The building contains three essential spacial voids: tunnel, cave, and the atrium. The tunnel provides a direct passage between the street and the riverwalk behind the building, while the atrium penetrates the overall form, carrying light into the heart of the site, and dividing up the buildings programs. The many spaces of the town hall behave similar to caves, funneling individuals from low-ceilinged areas to larger monumental spaces.
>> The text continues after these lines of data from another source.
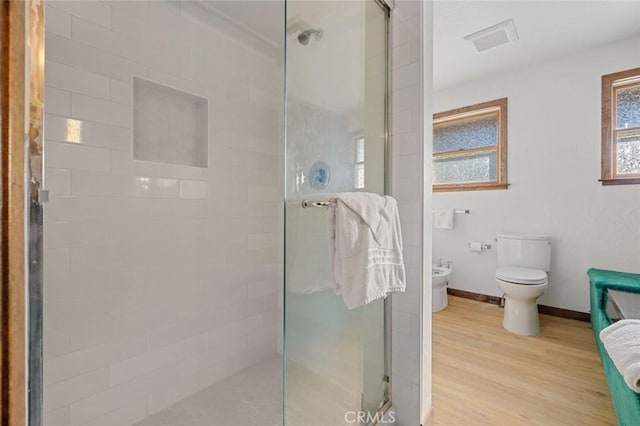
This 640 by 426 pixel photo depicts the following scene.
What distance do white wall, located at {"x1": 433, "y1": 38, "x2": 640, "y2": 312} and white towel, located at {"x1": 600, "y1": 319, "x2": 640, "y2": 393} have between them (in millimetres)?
1848

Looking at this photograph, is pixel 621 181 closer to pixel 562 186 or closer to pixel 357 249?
pixel 562 186

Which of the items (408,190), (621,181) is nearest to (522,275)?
(621,181)

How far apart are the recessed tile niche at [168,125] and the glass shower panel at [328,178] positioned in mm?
994

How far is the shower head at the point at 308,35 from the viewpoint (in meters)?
1.05

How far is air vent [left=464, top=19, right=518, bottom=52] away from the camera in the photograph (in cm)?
218

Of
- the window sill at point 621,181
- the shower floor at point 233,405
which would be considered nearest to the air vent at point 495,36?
the window sill at point 621,181

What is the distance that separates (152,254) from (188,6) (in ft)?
4.72

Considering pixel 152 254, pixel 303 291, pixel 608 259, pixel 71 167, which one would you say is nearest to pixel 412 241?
pixel 303 291

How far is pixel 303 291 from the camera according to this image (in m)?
1.07

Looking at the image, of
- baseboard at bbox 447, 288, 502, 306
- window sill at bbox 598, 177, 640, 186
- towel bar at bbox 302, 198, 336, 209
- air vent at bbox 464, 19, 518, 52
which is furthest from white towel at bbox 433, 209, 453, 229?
towel bar at bbox 302, 198, 336, 209

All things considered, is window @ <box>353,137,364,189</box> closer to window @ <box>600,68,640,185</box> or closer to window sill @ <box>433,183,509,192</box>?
window sill @ <box>433,183,509,192</box>

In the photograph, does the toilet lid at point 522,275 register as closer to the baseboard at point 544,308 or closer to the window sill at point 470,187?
the baseboard at point 544,308

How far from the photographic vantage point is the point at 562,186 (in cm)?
263

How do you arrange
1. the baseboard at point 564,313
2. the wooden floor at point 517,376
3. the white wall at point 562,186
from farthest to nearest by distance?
1. the baseboard at point 564,313
2. the white wall at point 562,186
3. the wooden floor at point 517,376
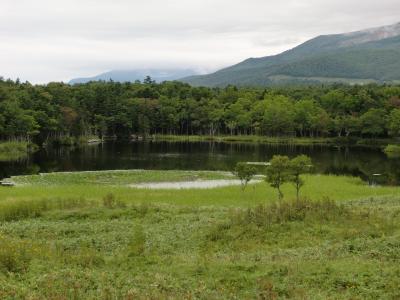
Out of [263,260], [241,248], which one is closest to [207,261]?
[263,260]

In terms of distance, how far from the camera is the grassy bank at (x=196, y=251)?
44.8ft

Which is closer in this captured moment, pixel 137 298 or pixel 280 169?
pixel 137 298

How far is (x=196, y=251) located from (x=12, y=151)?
84434mm

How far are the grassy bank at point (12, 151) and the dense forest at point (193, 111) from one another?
9874mm

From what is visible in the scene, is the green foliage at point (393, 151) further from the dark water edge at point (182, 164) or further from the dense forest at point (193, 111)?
the dense forest at point (193, 111)

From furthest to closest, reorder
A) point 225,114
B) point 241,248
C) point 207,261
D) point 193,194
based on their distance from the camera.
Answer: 1. point 225,114
2. point 193,194
3. point 241,248
4. point 207,261

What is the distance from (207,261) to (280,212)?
9389 mm

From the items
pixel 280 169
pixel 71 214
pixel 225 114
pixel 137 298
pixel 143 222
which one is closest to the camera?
pixel 137 298

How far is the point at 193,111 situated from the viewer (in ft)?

The repetition of the townhouses on street side is incorporated into the project by expressing the concrete form with vertical strips, whereas the range of materials express on the other side of the building mimic the collage of balconies and materials on the riverwalk side of the townhouses. In order to maintain the controlled, open atmosphere of the building’s spaces, the structure consists of closely spaced longitudinal beams.
Group Member:
Ross Amato (Cornell B.arch '15)
- WATCH WITH SOUND -
Perceptual Patterns is a project for a sound and imaging course taught by Andrew Lucia and Taylan Cihan. It addresses the perception of patterns in image and sound. Over a period of time a series of images and sounds are played together at 1 and 2 minute intervals. The sounds were created using common objects such as pasta and cans while the image component focuses on various actions of human hands. Each segment begins with a repeated pattern of an image/sound. By overlapping and phasing these patterns (as well as altering some of the images) the audience tries to identify the pattern that was present without knowing for certain whether the pattern they perceive is the initial pattern or a phased/overlaid one. When enough images/sounds occur at once there is a moment of noise where the audience seeks to find a discernable pattern. The goal is not to identify the pattern throughout the segment for the audience, but for each audience member to develop their own perceptual patterns throughout the exhibition. The video editing was done by me whereas the audio component was done by my partner.
GROUP MEMBERS:
Rachael Tseng (Cornell B.Arch '15)
The project consisted of recreating a scaled version of a building’s structural system. My partner and I selected Moshe Safdie’s ArtScience Museum in Singapore. We selected this building for the unique structural system that it utilized, a combination of a tension ring, compression ring, and diagrid that supported the cantilevering petal. Using a combination of drawing provided by the architect and construction photos we were able to discern how the structural system was built. Constructed in only a week, we utilized several techniques in creating the model including laser-cutting, milling, and casting and designed jigs for the various structural elements to ensure they would line up to one another although they were built separately.
Group Members:
Ryan Carrington (Cornell B.Arch'15)
Homeostatic Horticulture is a group project that explores kinetic facade systems. Using thermal sensors the system would respond to fluctuations in heat by opening or closing. When opened flat the system provides a light filtration system as well as a screen to sunlight when it is not necessary for plant growth. In its closed, bent state the system allows wind to pass through the facade, creating an effective, responsive cooling source. The combination of the two states creates a system that behaves like a skin as opposed to a wall. The system relies on a simple pull mechanism where strings pull the outside corners of each component inward, the components bend in a perpendicular direction thanks to a hinge on their bottom corner.